4. Les frais de la procédure de recours, constitués en l'espèce de l'émolument d'arrêt, par 880 fr. (art. 20 al. 1 TFIP [Tarif des frais de procédure et indemnités en matière pénale du 28 septembre 2010 ; RSV 312.03.1]), seront mis à la charge de l’intimé, qui a conclu au rejet du recours et qui succombe (art. 428 al. 1 CPP).
Le recourant, qui a obtenu gain de cause et a procédé avec l'assistance de son défenseur de choix, a droit à une indemnité pour les dépenses occasionnées par l'exercice raisonnable de ses droits dans la procédure de recours (art. 429 al. 1 let. a CPP, applicable par renvoi de l’art. 436 al. 1 CPP). Trois heures d’activité seront retenues, sur la base d’un tarif horaire de 300 fr. (art. 26a al. 3 TFIP), soit un montant de 900 fr., plus un montant correspondant à la TVA, par 72 fr., soit un total de 972 fr., à la charge de l’intimé (art. 428 al. 1 CPP ; Moreillon/Parein-Reymond, op. cit., nn. 2-3 ad art. 436 CPP).
Par ces motifs,
la Chambre des recours pénale
prononce :
I. Le recours est admis.
II. L’ordonnance du 16 septembre 2016 est annulée.
III. Les frais du présent arrêt, par 880 fr. (huit cent huitante francs), sont mis à la charge de Z.__.
IV. Une indemnité de 972 fr. (neuf cent septante-deux francs) est allouée à M.__ pour la procédure de recours, à la charge de Z.__.

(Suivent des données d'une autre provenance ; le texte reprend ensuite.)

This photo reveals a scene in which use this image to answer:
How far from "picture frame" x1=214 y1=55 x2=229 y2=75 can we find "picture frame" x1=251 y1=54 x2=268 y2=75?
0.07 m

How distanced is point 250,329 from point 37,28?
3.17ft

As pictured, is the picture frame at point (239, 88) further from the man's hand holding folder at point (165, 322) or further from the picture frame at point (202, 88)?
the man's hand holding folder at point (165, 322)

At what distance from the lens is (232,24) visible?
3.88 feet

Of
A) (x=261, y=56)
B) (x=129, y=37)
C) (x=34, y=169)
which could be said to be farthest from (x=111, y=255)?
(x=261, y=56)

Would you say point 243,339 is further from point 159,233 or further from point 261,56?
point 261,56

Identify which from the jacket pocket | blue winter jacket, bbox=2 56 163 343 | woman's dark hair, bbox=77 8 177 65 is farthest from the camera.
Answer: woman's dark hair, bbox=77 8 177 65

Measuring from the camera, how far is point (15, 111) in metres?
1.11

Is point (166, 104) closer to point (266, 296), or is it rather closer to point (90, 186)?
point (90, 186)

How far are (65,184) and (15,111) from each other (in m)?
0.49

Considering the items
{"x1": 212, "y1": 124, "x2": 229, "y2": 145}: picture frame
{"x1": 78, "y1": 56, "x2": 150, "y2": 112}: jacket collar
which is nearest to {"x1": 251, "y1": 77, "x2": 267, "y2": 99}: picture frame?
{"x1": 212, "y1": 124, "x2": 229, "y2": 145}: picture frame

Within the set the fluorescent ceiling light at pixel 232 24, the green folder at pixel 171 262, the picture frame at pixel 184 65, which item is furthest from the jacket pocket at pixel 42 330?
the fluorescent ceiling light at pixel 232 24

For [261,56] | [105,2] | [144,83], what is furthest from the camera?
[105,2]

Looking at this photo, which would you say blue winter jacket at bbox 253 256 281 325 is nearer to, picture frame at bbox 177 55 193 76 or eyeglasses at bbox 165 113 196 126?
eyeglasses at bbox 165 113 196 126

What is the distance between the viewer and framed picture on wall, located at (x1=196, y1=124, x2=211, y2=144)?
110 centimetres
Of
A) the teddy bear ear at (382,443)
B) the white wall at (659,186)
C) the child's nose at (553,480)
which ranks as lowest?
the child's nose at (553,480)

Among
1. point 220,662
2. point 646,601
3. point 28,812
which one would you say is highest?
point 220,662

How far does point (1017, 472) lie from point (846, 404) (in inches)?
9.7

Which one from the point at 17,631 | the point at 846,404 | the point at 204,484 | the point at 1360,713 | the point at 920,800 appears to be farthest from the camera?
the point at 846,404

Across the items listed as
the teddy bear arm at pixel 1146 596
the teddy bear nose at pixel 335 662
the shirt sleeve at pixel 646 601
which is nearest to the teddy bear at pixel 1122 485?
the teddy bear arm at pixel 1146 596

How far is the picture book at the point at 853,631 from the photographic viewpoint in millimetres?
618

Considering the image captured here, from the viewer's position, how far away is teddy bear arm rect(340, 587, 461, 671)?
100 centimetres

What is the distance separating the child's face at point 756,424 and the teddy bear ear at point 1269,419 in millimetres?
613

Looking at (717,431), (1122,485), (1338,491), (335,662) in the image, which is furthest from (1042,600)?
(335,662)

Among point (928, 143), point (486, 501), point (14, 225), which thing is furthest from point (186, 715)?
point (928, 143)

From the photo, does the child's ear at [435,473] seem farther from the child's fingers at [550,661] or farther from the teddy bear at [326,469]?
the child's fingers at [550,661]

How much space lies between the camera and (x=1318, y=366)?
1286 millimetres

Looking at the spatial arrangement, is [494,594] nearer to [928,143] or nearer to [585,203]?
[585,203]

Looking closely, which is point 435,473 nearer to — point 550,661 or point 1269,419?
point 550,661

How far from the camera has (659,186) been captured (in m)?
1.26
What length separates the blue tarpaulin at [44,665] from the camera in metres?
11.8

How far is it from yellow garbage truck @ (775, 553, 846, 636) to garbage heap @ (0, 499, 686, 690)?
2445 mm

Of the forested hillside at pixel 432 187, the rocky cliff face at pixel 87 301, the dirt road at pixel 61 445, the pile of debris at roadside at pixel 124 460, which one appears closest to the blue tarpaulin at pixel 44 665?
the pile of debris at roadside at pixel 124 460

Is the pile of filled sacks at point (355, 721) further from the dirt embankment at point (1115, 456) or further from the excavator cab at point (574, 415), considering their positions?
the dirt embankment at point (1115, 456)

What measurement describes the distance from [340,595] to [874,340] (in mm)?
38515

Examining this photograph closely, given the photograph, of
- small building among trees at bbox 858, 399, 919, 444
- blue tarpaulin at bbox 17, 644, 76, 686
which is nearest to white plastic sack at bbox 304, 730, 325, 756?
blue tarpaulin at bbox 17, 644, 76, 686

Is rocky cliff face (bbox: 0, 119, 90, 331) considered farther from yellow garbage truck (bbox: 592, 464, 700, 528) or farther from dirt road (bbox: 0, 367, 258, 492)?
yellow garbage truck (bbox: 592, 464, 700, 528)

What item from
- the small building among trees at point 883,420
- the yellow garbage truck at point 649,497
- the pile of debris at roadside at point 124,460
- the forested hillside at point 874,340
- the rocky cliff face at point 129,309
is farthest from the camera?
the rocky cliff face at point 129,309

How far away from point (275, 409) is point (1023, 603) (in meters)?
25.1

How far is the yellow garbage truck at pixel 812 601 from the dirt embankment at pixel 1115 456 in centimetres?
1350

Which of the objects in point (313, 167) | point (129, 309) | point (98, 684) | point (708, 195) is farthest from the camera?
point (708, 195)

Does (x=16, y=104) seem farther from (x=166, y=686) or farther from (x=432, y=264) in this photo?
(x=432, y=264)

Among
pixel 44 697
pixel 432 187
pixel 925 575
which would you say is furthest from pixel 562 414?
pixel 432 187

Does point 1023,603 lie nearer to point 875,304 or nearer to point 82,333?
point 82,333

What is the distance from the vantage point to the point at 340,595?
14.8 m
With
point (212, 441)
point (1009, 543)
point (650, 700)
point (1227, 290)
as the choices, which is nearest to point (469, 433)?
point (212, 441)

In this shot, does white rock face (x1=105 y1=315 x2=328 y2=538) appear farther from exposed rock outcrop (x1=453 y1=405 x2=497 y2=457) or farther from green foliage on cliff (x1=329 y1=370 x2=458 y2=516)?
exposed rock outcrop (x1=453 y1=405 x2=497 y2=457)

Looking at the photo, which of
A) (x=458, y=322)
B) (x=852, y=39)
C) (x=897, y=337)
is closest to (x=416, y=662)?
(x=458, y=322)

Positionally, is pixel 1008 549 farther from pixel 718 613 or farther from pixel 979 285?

V. L’arrêt est exécutoire.
Le président : Le greffier :
Du
Le présent arrêt, dont la rédaction a été approuvée à huis clos, est notifié, par l'envoi d'une copie complète, à :
- Me Nicolas Capt, avocat (pour M.__),
- Me Jacques Michod, avocat (pour Z.__),
- Ministère public central,
et communiqué à :
- M. le Procureur du Ministère public central, division affaires spéciales,
par l’envoi de photocopies.
Le présent arrêt peut faire l'objet d'un recours en matière pénale devant le Tribunal fédéral au sens des art. 78 ss LTF (loi du 17 juin 2005 sur le Tribunal fédéral – RS 173.110). Ce recours doit être déposé devant le Tribunal fédéral dans les trente jours qui suivent la notification de l'expédition complète (art. 100 al. 1 LTF).